_Requisitos del ejercicio_.
Continúa el relato sobre Melba y Haydée en el asalto al Moncada a partir de su última oración.

_Fragmento mostrado_.
※ ※ ※

Por su parte, en cuanto Melba recibió la noticia de su viaje no titubeó, aunque hacía dos meses la habían operado del apéndice. Solo cuando pusieron el pasaje en sus manos supo para dónde iba.

Ella también tuvo la responsabilidad de trasladar armamento. De ahí que le entregaran una caja larga de gladiolos y maletas. Como tenía un equipaje pesado, un hombre la ayudó a acomodarlo. Entonces, le comentó que era abogada, abriría un bufete en Santiago y llevaba libros necesarios.

Ambas viajaron solas, fueron despedidas en La Habana por Ernesto Tizol y sus bultos no podían pesar más. No obstante, supieron manejar la situación para que nadie conociera la verdad.

26 de julio, Hospital Saturnino Lora

No pudieron llevarlas en el carro hasta las puertas del hospital. Antes de ingresar, las muchachas atravesaron una balacera –ya Abel había iniciado la actividad–. Vestidas de civil, con pantalón y pañuelo anudado en la cabeza, Melba y Haydée comenzaron a atender a los heridos: los dos primeros, soldados de la dictadura. Sin embargo, ellas no descuidaban la situación del combate.

Luego, como había fracasado el factor sorpresa en el asalto al Moncada, los combatientes que estaban en el Saturnino quedaron cercados. Abel se percató de aquella situación y se reunió con las jóvenes para hacerles una última petición: “Ustedes, como mujeres, tienen más probabilidades de sobrevivir. No se arriesguen. Tienen que quedar alguien para contar lo que pasó aquí”.

La resistencia al interior de la instalación hospitalaria continuó hasta que el fracaso se hizo inminente. A último minuto, los asaltantes decidieron enmascararse entre el personal médico, excepto Abel. Fueron Melba y Haydée las que lograron convencerlo de que se hiciera pasar por un paciente, con un parche en un ojo –quizás, el mismo que le enseñarían después a la hermana, como muestra de las torturas–.

Aquella idea de simulación no funcionó como se esperaba: un chivato de la policía entró al hospital desde el inicio del enfrentamiento. Este identificó a la mayoría de los combatientes y los acusó frente a los esbirros. A Muñoz y las muchachas los apresaron más tarde. Ellas presenciaron el asesinato de la persona que abogó por llevarlas a apoyar el asalto.

※ ※ ※

_Datos disponibles_.
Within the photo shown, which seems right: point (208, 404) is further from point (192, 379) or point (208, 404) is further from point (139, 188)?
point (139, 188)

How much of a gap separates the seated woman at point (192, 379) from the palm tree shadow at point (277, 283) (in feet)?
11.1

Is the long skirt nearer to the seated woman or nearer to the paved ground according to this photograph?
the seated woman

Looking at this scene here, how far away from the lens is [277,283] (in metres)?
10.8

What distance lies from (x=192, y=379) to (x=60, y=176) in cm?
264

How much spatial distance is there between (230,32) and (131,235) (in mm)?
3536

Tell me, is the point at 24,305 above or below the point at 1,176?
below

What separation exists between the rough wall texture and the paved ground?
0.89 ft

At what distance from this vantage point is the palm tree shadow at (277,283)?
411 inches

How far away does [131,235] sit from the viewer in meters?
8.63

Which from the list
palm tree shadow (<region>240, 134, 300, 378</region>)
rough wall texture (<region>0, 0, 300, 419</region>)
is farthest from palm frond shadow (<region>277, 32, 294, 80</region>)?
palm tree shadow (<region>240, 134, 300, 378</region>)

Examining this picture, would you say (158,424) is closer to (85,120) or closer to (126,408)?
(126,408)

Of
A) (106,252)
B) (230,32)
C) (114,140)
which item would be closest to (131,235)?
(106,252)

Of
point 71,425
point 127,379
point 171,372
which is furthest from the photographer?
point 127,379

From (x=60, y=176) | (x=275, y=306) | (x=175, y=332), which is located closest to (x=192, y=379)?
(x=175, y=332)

※ ※ ※

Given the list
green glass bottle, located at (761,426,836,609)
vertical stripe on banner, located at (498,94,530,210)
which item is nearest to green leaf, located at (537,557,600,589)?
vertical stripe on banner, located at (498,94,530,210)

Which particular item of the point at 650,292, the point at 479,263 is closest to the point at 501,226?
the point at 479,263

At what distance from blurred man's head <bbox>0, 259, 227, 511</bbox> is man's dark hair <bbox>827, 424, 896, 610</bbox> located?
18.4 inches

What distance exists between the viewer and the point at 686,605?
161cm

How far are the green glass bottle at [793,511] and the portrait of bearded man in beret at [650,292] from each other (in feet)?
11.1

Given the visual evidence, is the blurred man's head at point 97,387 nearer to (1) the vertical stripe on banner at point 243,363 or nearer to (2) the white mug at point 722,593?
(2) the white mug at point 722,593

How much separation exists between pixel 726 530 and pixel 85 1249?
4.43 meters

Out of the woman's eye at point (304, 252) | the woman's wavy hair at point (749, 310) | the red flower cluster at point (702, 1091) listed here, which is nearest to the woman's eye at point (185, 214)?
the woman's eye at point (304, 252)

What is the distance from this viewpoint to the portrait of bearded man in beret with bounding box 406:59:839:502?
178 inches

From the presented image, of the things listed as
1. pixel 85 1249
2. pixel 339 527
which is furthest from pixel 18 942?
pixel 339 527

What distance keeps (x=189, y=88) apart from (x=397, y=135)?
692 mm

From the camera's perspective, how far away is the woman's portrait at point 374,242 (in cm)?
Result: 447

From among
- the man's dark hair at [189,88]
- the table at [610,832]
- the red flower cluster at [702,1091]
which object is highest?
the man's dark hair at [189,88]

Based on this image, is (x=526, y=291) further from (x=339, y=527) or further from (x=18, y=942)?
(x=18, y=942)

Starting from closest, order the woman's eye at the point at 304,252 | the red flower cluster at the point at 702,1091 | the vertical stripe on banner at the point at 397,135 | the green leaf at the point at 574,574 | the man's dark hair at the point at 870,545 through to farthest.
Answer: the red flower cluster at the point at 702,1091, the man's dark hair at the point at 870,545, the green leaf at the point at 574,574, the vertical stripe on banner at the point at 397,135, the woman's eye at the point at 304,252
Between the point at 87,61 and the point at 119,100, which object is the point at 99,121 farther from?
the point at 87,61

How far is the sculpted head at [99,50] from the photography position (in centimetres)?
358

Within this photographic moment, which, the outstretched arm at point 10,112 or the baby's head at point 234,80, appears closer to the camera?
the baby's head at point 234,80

※ ※ ※

_Resultado esperado_.
Y aunque Melba y Haydée no recibieron disparos, ni les magullaron sus bocas, sí las arrastraron como bultos para que contemplaran aquel espectáculo de sangre por doquier: pisos, paredes, techos, tragantes… Cada grito de dolor o muerte representaba una bala para estas mujeres. Conocieron de las muertes de Boris Luis y Abel –los grandes amores de Haydée–, pero nadie pudo sacar palabra alguna de sus bocas. Ni el mismísimo Eulalio González, con un ojo de Abel en sus manos ensangrentadas, logró que Yeyé delatara a sus compañeros.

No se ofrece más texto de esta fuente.